So, we've been invited to re-boot Reading Room MPLS on the Walker Art Center's Open Field, which is the brain child of Sarah Schultz, who, because of Open Field, I think, has been made "curator of public practice." Reading Room is a public practice.
I'm meeting with Sarah in a couple weeks to discuss what regular, all-summer Reading Room might look like. It's not going to be in the FlatPak house again, I believe, which means it's outside, maybe at a table, maybe on the lawn, or maybe we provide chairs.
Reading Room is public practice, I say again. Shift. I run a publishing house, Coffee House Press. You might think, a publishing house publishes books, and you'd be right.
Some things have happened:
1) I saw Vito Acconci give a lecture once, about ten years ago, where he traced the evolution of this thinking. He started as a poet and literary editor, and became interested in Charles Olson's Projective Verse, where the poet can use the whole page as a field of energy--a kind of open field, actually. He then described how he moved from that, from poetry, into performance and then into conceptual art, and then into a kind of speculative architecture. This speculative architecture, to me, brings us back around again to literature, to fiction, a kind of nonexistent 3-D fiction.
So, what happens when I start thinking that way not about literature, but about publishing. How can a publishing house be a kind of speculative architecture?
These things are not in order.
2) I met the literary agent Anna Stein at a bar in Frankfurt. She recently had become the agent of one of our authors, Ben Lerner. I was asking her what she'd do to capitalize on some great early press the book was getting. She gave me some advice, but I didn't think that I could do what she was suggesting. "What are you talking about? You can do whatever you want," she said.
3) A college professor once asked me, "Why is Emma's mother dead?"
4) I read Kenneth Goldsmith.
5) I met these people. Works Progress, and was introduced to something I already knew existed, but I did not know it was a thing. It has many names, but you may know it as something like, the art of social engagement. Or, see: Curator of Public Practice, above.

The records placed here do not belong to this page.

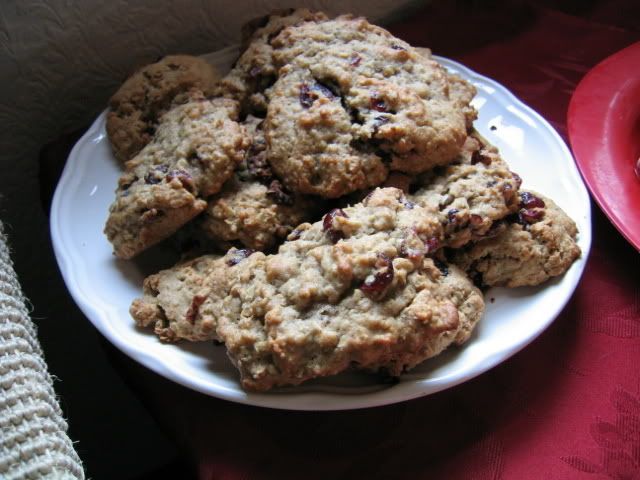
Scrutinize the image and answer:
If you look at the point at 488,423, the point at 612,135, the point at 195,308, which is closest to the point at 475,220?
the point at 488,423

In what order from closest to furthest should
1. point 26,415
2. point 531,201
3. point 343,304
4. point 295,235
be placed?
point 26,415 < point 343,304 < point 295,235 < point 531,201

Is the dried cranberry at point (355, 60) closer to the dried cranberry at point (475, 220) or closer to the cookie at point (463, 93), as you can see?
the cookie at point (463, 93)

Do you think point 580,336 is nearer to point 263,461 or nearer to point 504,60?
point 263,461

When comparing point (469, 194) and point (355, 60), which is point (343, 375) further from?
point (355, 60)

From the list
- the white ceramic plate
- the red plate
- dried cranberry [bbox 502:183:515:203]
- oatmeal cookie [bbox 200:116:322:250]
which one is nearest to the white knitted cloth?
the white ceramic plate

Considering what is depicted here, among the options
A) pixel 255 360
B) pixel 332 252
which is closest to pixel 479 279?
pixel 332 252

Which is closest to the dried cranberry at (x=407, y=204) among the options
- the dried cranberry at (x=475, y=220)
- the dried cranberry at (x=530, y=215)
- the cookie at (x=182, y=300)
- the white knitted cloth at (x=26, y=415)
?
the dried cranberry at (x=475, y=220)
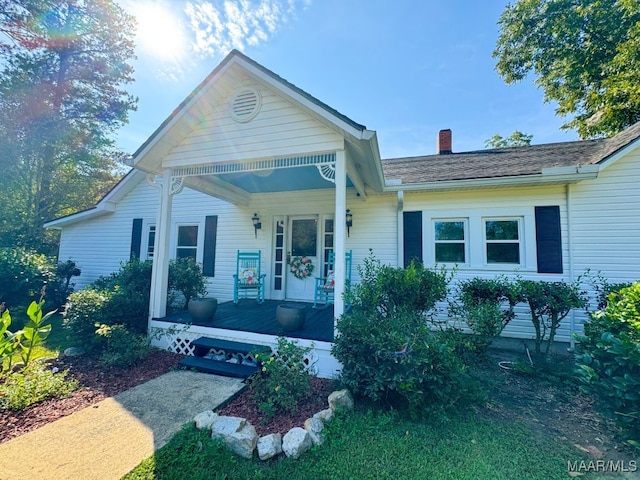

6) I became active in support of libraries, and joined the board of directors of the Friends of the Hennepin County Library.
7) Cut Piece.
8) 4:33
9) String Games
10) I see now that this has just turned into a list of things I think about when I think about Reading Room and publishing.
Anyway, these are the things I'm puzzling out. Reading Room is an extension of my work at Coffee House Press, but just how it is an extension is yet to be determined. But I think it's the start of something.
Someone I forgot to mention is Karen Yamashita, whose novels, especially I Hotel, experiment more with both physical and virtual space than any other novel I can think of.